少年对这些小玩意饶有兴致,坐在地上一一翻看,翻到箱底,看到一条晶莹剔透的白蛇,风干了,像是抹在墙上的鼻涕,或者是松树干上的琥珀。这是小孩子玩的还是师叔的药材,少年拿不定注意,拿在手里摆弄一番,这是玩具的话确实惟妙惟俏,是药材的话有点不够严肃,放在玩具堆里。
少年还是把它收下,在至临的院子里继续找,可稍微像蛇一点的东西都没有了,少年从他房里出来,又到剑舍酒窖去溜达,云雷刀神交待的事,总不能一件都做不好。
剑舍酒窖也热闹,至临和陈怀寿都来这搬酒,人来人往,分不清谁是来拿酒谁是守卫,少年等待机会,等他们都离开了再动手。
至临和陈怀寿一路闲聊。至临说:“剑舍的酒,都是自己酿的,有独特的配方,这酒不上头,喝多少都想喝,但劲头也大,不过习武之人喝酒就怕劲头不大,喝不出味儿。”
陈怀寿说:“我们湘钦也是自家酿酒,但没有这么清冽,配方简单,没有什么独门绝技,喝惯了还好,也顺口。”
“说到配方,我们剑舍有江湖绝技白蛇泡酒,现在整个剑舍就只有我会,这是以前师叔教我的。这酒曾经在第一次武林大会上让弓背拳的吃尽苦头,拯救了武林各派。”至临骄傲地说。
陈怀寿对此酒也早有耳闻,想见识一下,至临说:“那是毒酒,不能随便喝,至殊的事就是因为白蛇泡酒,可不敢轻易尝试。我院里倒是还有几坛,有机会请涣群门的尝尝,说不好还能再救一次江湖。”

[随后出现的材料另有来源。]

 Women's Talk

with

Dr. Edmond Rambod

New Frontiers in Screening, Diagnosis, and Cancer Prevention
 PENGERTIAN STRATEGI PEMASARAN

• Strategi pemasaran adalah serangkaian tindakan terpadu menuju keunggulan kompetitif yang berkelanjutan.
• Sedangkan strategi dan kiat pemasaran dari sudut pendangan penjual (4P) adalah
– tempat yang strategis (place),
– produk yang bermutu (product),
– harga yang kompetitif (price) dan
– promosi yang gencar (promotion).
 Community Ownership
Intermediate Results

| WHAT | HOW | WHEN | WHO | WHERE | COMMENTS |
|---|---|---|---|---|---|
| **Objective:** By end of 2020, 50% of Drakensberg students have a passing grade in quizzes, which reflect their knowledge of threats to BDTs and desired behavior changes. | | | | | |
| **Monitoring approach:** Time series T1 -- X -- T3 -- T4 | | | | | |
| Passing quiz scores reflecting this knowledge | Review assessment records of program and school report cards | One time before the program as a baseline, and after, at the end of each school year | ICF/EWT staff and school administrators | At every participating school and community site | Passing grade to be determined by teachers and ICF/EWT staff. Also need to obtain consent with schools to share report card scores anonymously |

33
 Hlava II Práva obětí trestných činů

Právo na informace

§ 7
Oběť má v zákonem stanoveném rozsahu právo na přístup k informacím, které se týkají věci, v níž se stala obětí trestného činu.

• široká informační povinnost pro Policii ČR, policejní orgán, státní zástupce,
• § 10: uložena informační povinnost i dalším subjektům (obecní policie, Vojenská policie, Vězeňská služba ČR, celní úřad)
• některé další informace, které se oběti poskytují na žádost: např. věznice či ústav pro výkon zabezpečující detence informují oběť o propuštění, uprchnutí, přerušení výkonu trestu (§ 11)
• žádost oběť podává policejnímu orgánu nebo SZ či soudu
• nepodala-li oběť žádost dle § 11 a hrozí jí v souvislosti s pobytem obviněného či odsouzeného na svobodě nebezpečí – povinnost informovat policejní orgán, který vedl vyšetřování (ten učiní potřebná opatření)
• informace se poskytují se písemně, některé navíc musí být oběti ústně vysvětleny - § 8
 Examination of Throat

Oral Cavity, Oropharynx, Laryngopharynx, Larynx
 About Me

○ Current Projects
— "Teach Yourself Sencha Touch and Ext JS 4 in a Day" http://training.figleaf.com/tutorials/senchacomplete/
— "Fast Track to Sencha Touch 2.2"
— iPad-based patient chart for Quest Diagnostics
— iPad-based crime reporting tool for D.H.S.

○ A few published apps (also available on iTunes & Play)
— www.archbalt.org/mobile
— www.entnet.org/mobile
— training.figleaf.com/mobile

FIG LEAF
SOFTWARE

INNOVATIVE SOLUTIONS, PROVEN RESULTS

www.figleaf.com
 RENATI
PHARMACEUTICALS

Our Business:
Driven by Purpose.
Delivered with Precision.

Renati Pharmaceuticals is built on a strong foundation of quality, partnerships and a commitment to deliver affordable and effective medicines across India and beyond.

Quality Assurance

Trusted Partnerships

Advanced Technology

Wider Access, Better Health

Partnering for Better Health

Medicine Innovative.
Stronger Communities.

少年觉得他天真,涣群门的蓝色药丸看起来像是从兜率宫偷出来的一样,两个脸残人已经表演过了,奇效奇妙,这白蛇泡酒不一定能破得人家蓝色药丸。
至临和陈怀寿搬着酒坛往客房庭院走去,那里今晚又是一个不眠之夜,能作乐,谁愿意睡觉呢?多人喝酒好过一人独眠,至临和陈怀寿深知这一点,所以都不愿回房,在庭院里和大家玩闹通宵。
酒窖总不比酒铺,一直都有人,少年等来下手的机会,拿着两坛就走了。回到北山庭院时,姜秋林还在监工,剑舍上下现在还是做事的就他和剑舍掌门了吧,少年为他感到不值,大病初愈,这么急着表现,剑舍掌门不一定看得见。
为了让剑舍掌门看得见自己,就要多多在他面前晃悠,主动让他看到自己。至殊就是这么做的,她拿到贞利剑后,依然早晚两次到掌门庭院去问候武林盟主,师父夸她有心,女孩子就要有这么细腻的心思,会关心人。
至殊可没那么单纯,她每次来都要盯着大堂里那把假的贞利剑看,确认师父发现被掉包没有。
剑舍掌门现在心思不在贞利剑上,自然发现不了,他全身心扑在武林事务上,想着怎么在各大门派只见安插自己的人,如何架空王太冲,给他一个副盟主的空名头。陈力士走后,他想怎么干就怎么干,不必担心会有人站出来说他做的不公义,何为公义,武林盟主现在就是公义,没有比他更大的公义了。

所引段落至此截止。